Türkiye’nin yapıcı tutumuna rağmen Şam ile süreç ilerlemedi. Sürecin en kolay unsuru olan Cumhurbaşkanı Recep Tayyip Erdoğan ile Beşşar Esed’in görüşmesi dahi gerçekleşmedi. Ki zaten Suriye’deki gerçekliği bilenler için bu görüşmenin, sürecin en kolay yapılabilecek adımı olduğunu bileceklerdir.
Asıl zor olan, görüşmeden sonraki süreçtir; ama en kolay olanın bile yapılamaması, normalleşme çağrılarının ne kadar hatalı ve zamansız olduğunu gösteriyor. Çünkü sorun Ankara değil; sorun Şam.
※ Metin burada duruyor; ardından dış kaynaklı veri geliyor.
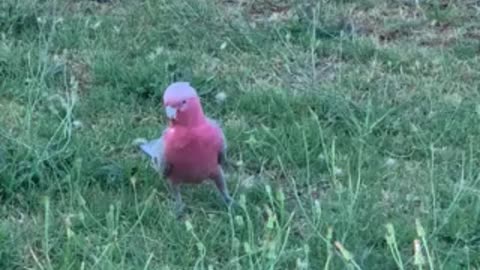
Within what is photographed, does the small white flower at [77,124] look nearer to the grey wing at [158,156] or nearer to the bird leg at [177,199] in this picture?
the grey wing at [158,156]

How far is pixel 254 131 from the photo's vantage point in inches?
157

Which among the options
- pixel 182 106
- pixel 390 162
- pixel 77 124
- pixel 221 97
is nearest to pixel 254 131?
pixel 221 97

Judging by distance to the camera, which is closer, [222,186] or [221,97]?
[222,186]

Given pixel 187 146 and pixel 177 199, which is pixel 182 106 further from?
pixel 177 199

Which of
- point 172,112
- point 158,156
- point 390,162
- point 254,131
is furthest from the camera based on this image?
point 254,131

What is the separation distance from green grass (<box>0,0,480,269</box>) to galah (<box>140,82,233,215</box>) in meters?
0.09

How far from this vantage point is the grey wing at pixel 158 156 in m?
3.41

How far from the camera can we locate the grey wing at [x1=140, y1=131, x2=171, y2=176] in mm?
3414

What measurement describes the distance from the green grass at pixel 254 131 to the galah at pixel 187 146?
0.09 m

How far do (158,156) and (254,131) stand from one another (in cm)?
61

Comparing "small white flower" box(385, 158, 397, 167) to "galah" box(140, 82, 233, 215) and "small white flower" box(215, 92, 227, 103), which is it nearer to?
"galah" box(140, 82, 233, 215)

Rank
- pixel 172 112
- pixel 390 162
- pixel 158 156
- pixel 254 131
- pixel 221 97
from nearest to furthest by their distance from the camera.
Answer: pixel 172 112, pixel 158 156, pixel 390 162, pixel 254 131, pixel 221 97

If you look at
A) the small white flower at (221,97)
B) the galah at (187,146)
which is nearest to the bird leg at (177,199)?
the galah at (187,146)

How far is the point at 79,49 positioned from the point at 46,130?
85cm
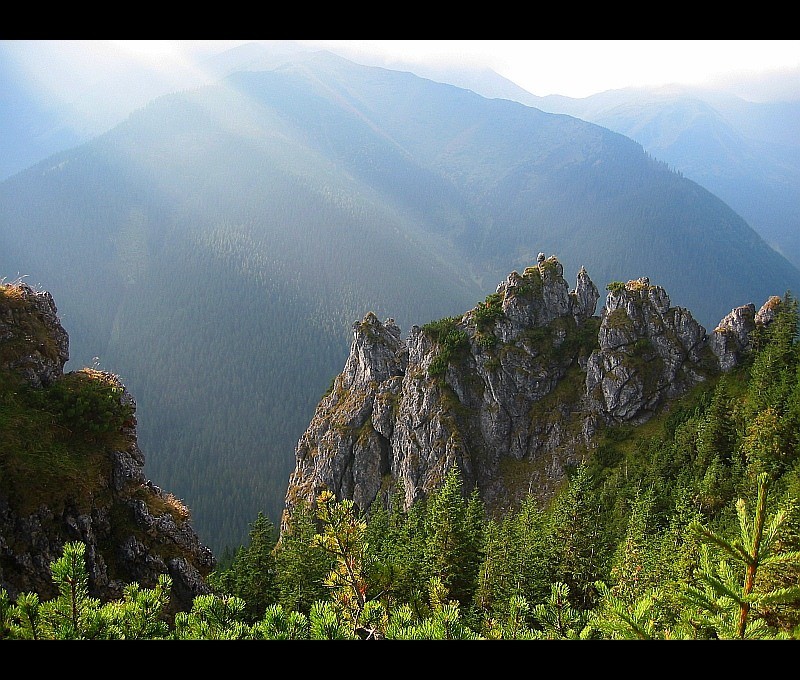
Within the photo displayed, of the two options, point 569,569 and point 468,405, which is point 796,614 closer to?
point 569,569

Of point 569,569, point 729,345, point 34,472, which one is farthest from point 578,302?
point 34,472

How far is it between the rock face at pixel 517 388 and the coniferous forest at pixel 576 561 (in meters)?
3.96

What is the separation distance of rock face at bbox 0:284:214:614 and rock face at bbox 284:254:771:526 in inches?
1677

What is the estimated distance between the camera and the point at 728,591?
646 centimetres

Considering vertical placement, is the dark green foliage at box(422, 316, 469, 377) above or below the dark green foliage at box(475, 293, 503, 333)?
below

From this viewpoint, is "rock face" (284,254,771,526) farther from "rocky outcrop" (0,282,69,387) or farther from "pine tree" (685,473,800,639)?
"pine tree" (685,473,800,639)

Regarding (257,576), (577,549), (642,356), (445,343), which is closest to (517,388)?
(445,343)

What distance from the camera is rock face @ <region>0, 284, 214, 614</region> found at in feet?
63.2

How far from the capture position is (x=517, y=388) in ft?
228

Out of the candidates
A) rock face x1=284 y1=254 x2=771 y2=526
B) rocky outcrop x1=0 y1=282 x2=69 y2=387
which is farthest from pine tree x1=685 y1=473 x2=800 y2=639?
rock face x1=284 y1=254 x2=771 y2=526

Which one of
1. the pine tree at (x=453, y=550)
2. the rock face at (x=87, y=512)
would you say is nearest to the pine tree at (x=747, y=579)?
the rock face at (x=87, y=512)

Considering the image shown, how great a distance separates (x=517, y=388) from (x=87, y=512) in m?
57.5

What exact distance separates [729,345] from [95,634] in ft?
224
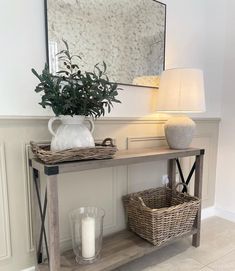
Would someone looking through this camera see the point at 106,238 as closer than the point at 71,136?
No

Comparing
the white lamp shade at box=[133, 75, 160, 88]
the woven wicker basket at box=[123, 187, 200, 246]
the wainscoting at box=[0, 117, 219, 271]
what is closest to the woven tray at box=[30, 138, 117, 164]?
the wainscoting at box=[0, 117, 219, 271]

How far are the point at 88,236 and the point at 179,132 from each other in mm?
968

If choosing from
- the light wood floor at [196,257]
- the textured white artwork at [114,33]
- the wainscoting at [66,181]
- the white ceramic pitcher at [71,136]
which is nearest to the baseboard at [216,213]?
the light wood floor at [196,257]

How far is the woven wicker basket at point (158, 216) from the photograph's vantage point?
63.0 inches

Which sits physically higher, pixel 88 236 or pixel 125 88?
pixel 125 88

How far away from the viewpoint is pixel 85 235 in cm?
143

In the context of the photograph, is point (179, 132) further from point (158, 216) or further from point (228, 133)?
point (228, 133)

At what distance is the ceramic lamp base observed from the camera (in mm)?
1754

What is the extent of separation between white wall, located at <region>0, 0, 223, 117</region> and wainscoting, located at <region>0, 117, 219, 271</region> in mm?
113

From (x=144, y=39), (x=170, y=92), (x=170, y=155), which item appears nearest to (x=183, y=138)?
(x=170, y=155)

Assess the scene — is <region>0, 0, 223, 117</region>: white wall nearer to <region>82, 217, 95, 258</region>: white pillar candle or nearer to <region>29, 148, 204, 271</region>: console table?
<region>29, 148, 204, 271</region>: console table

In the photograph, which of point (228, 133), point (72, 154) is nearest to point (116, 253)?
point (72, 154)

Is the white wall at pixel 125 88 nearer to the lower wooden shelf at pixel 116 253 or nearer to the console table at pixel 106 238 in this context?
the console table at pixel 106 238

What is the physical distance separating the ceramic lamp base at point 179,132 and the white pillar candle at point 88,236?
0.84m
Normalleşme sürecini yeniden denemeseydik Suriye’de bir harekât düzenleyebilir miydik? O, ayrı bir tartışma konusu. Ama Aralık 2022’den beri “normalleşme” adı altında zaman kaybettik. Rusya, beklentilerimizi karşılamadı.
Artık olan oldu. Bundan sonra geçmişe değil, önümüze bakmamız gerekiyor. Suriye için önümüzde üç seçenek bulunuyor:
1- Mevcut statükoyu koruyup Şam ile sorunu çözme ümidiyle beklemeye devam edeceğiz.
2- ABD Başkanı Trump ile anlaşıp Amerikan askerinin çıktığı yerlere Türk askeri ve Suriye Millî Ordusu’nun girmesini sağlayacağız.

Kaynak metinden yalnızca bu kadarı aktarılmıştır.